American Orthopaedic Foot and Ankle Society
- Abbreviation: AOFAS
- Formation: 1969
- Founder: Founders Nathaniel Gould; Nicholas Giannestras; Melvin Jahss; Robert Joplin; Hampar Kelikian; Paul Lapidus; Joseph Milgram;
- Founded at: Chicago, Illinois
- Type: Health organization
- Headquarters: Rosemont, Illinois
- Fields: Orthopaedics
- Membership: 2,400 (2020)
- President: Bruce E. Cohen
- Website: www.aofas.org
- Formerly called: American Orthopaedic Foot Society (1969–83)

= American Orthopaedic Foot and Ankle Society =

Orthopaedic Medical Society

The American Orthopaedic Foot and Ankle Society (AOFAS) is a professional medical society based in Rosemont, Illinois. It was founded in 1969 and currently has a membership of around 2,400 foot and ankle orthopaedic surgeons. The society provides education, research, grants, and other services to the general public and orthopaedic doctors, allied health practitioners, and researchers specializing in orthopaedic foot and ankle medicine and surgery.
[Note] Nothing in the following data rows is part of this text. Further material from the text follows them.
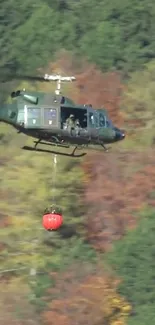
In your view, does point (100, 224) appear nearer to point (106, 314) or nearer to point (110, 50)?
point (106, 314)

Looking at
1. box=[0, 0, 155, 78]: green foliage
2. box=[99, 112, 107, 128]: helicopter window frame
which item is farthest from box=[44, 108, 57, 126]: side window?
box=[0, 0, 155, 78]: green foliage

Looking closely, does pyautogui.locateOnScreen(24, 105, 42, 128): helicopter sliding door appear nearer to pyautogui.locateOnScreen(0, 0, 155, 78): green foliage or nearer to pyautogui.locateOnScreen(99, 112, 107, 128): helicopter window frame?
pyautogui.locateOnScreen(99, 112, 107, 128): helicopter window frame

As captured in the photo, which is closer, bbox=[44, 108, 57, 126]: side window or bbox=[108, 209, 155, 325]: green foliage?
bbox=[44, 108, 57, 126]: side window

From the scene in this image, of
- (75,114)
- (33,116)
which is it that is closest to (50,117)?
(33,116)

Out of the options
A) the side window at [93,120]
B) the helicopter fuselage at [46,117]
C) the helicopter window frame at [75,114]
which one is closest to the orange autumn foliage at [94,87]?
the side window at [93,120]

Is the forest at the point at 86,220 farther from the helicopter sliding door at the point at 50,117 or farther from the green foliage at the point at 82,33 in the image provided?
the helicopter sliding door at the point at 50,117

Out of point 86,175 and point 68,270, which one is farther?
point 86,175

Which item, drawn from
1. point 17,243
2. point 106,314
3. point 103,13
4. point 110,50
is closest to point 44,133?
point 106,314
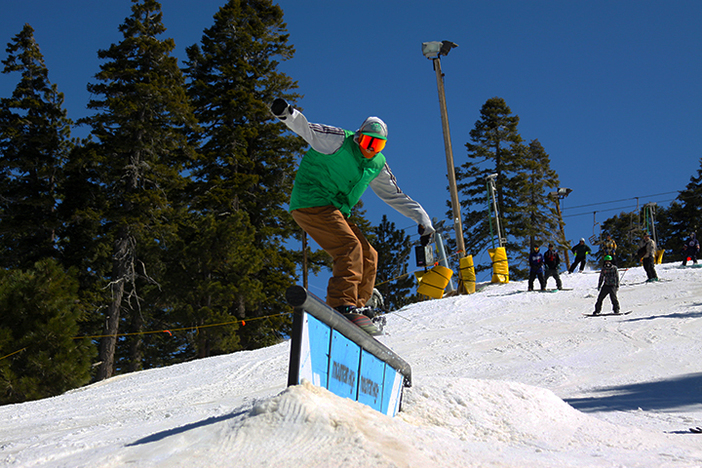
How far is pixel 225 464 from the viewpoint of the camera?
2.05 meters

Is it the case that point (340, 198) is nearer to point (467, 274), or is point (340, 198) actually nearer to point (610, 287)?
point (610, 287)

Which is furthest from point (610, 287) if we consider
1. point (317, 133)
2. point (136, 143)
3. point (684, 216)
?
point (684, 216)

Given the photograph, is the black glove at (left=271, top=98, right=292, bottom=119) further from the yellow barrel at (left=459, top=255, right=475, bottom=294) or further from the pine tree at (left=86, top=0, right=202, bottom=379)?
the pine tree at (left=86, top=0, right=202, bottom=379)

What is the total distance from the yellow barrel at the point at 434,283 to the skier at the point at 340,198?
12822 millimetres

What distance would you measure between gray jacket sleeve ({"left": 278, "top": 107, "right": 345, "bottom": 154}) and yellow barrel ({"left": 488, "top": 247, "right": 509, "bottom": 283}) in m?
16.7

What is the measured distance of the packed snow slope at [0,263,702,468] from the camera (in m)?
2.26

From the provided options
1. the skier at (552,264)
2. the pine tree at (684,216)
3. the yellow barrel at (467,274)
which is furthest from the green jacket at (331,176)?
the pine tree at (684,216)

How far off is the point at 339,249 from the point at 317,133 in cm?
88

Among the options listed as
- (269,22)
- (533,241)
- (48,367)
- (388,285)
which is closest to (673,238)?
(533,241)

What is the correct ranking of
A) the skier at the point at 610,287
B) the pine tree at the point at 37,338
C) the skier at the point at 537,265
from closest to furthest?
the skier at the point at 610,287 → the pine tree at the point at 37,338 → the skier at the point at 537,265

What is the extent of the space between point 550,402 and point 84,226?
73.3ft

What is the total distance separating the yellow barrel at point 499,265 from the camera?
1959cm

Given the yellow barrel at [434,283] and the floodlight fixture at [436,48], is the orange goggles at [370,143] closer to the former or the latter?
the yellow barrel at [434,283]

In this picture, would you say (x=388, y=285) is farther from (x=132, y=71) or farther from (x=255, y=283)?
(x=132, y=71)
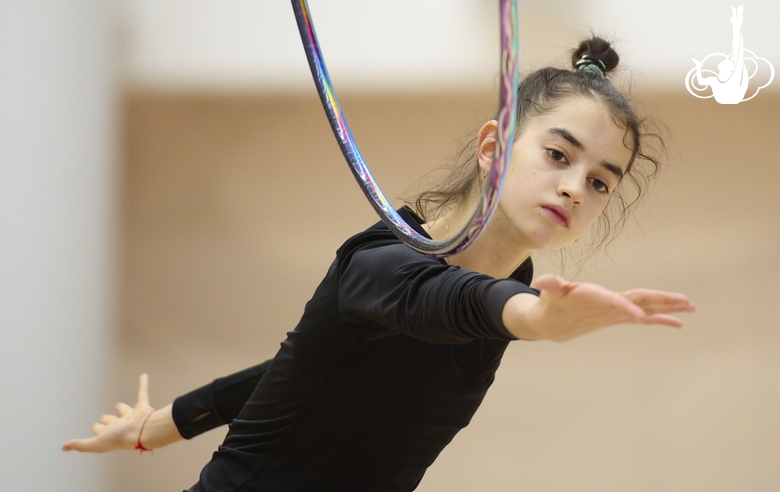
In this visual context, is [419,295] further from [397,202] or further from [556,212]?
[397,202]

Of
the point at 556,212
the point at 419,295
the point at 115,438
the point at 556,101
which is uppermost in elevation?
the point at 556,101

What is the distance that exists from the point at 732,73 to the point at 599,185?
165cm

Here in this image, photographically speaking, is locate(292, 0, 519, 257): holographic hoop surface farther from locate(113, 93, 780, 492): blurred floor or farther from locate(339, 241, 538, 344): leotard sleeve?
locate(113, 93, 780, 492): blurred floor

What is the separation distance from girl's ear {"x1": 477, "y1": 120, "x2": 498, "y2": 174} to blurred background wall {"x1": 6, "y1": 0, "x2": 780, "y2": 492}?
131 cm

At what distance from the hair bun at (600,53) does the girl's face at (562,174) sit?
13cm

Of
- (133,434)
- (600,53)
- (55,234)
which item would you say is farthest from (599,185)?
(55,234)

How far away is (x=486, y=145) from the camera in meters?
0.82

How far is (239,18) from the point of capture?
2.13 metres

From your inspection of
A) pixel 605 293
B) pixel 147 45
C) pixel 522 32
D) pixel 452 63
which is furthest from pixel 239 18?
pixel 605 293

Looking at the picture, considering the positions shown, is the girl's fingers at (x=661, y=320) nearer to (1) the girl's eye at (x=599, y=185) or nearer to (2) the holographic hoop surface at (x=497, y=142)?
(2) the holographic hoop surface at (x=497, y=142)

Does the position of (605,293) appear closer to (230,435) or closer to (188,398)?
(230,435)

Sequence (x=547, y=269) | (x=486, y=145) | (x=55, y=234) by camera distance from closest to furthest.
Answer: (x=486, y=145) → (x=55, y=234) → (x=547, y=269)

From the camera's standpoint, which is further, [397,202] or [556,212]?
[397,202]

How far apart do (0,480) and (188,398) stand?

The organization also operates its own peer-reviewed journal, Foot & Ankle International.

==History==
===Early history===

The AOFAS was founded in 1969 as the American Orthopaedic Foot Society (AOFS) with around 150 members. Its founding members included doctors Nathaniel Gould, Robert Joplin, Nicholas Giannestras, Melvin Jahss, Hampar Kelikian, Paul Lapidus, and Joseph Milgram. Several of its founding members served as early presidents of the organization including Robert Joplin (1969–70), Nicholas Giannestras (1970–71), Nathaniel Gould (1971–72), and Melvin Jahss (1973–74). New presidents are elected by members of the society at an annual meeting each year. The society held its first scientific meeting in San Francisco in 1971. In 1973, president Robert Samilson helped make the AOFS the first affiliate of the American Academy of Orthopaedic Surgeons (AAOS).

Throughout its first decade, the society provided research grants, advised shoe manufacturers, analyzed and disseminated research, and provided education and resources to orthopaedic surgeons and the general public. In 1981, Melvin Jahss helped establish and became the first editor of the society's official peer-reviewed journal, Foot & Ankle, which would eventually be renamed Foot & Ankle International. In 1983, the members of the AOFS voted unanimously to change the name of the organization to the "American Orthopaedic Foot and Ankle Society". In the mid-1980s, the AAOS dissolved the affiliation agreements with the AOFAS and other organizations allowing them to congregate independently. This occurred under AOFAS president, John Gould (the son of founder, Nathaniel Gould).

===1990 to present===

In the 1990s, the society researched and disseminated the results of several studies about footwear and its effects on feet and ankles. In particular, the studies often identified issues with women's footwear and, specifically, high heels. In a 1992 partnership with the National Shoe Retailers Association (NSRA), the AOFAS started a public awareness campaign with a pamphlet titled "10 Points of Proper Shoe Fit". In 1994, the AOFAS held a news conference to call on shoe manufacturers to create "women's shoes that do not deform the foot". Under president G. James Sammarco, in 1996, the society instituted a voluntary "seal of approval" program that allowed shoe manufacturers to send in their models to be inspected for comfort and design quality by AOFAS physicians and researchers. The organization also maintained offices in Seattle at that time.

In 2001, AOFAS president Pierce Scranton established the Orthopaedic Foot and Ankle Outreach and Education Fund (OEF), a 501(c)(3) organization that provides education and medical services to under-served communities throughout the world. In 2005, the organization established the website FootCareMD.com to provide education and resources to the general public. By 2010, the organization's headquarters were located in Rosemont, Illinois. In 2011, Judith Baumhauer became the organization's first female president. In 2014, OEF changed its name to the Orthopaedic Foot & Ankle Foundation.

In July 2017, the AOFAS established a consumer awareness campaign called "Look for the 'O'", which urged individuals to seek the care of orthopaedic surgeons when experiencing foot or ankle pain. The current AOFAS president, Bruce E. Cohen, was elected in September 2020. The society maintained a membership of around 2,400 at that time.

==Membership==

The AOFAS is composed of around 2,400 foot and ankle orthopaedic surgeons. Each member is a medical doctor specializing in the diagnosis and treatment of numerous foot and ankle injuries, diseases, and other ailments. The training required includes four years of medical school and five years of medical residency followed by a one- or two-year fellowship with a specialty focus in foot and ankle care.